## What you are asked to do
Extract the final stretch of the data: the line that contains "How far from the viewer is point (518, 347)?" and every line after it, unaltered, and no other lines.
____
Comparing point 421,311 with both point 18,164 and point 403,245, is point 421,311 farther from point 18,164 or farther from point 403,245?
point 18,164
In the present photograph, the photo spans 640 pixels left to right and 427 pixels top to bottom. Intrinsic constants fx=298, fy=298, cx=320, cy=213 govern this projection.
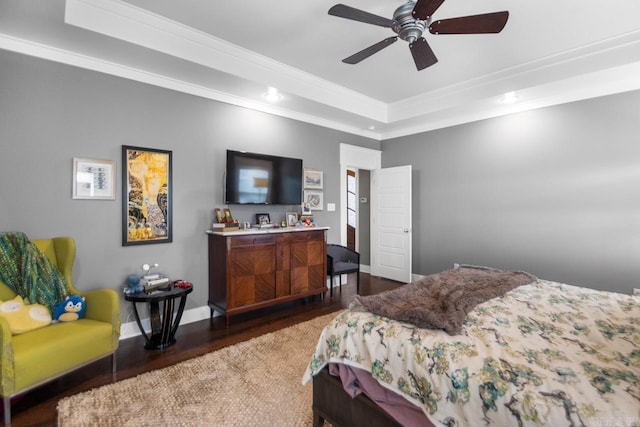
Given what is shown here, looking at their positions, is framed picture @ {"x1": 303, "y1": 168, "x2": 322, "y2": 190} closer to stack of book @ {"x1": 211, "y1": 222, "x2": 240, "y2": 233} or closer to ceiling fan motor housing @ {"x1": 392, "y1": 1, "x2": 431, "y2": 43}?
stack of book @ {"x1": 211, "y1": 222, "x2": 240, "y2": 233}

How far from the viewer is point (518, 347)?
1336 mm

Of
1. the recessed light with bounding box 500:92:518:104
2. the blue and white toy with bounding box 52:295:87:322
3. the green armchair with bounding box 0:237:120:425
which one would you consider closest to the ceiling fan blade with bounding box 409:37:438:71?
the recessed light with bounding box 500:92:518:104

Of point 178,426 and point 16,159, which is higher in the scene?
point 16,159

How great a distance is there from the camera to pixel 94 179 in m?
2.83

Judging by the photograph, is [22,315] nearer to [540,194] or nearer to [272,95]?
[272,95]

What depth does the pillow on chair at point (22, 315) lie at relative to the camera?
206 centimetres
____
## Exercise output
How far from the viewer is point (518, 347)?
1336 mm

Of
1. the recessed light with bounding box 500:92:518:104
2. the blue and white toy with bounding box 52:295:87:322
3. the green armchair with bounding box 0:237:120:425
which one would you consider closest to the ceiling fan blade with bounding box 409:37:438:71?
the recessed light with bounding box 500:92:518:104

Of point 178,426 and point 16,159, which is higher in the scene?
point 16,159

How great a distance is there from the camera to pixel 94 179 in m?
2.83

Judging by the photograph, is [22,315] nearer to [540,194] or nearer to [272,95]?
[272,95]

What depth does the pillow on chair at point (22, 315) lie at relative to the camera?
206 centimetres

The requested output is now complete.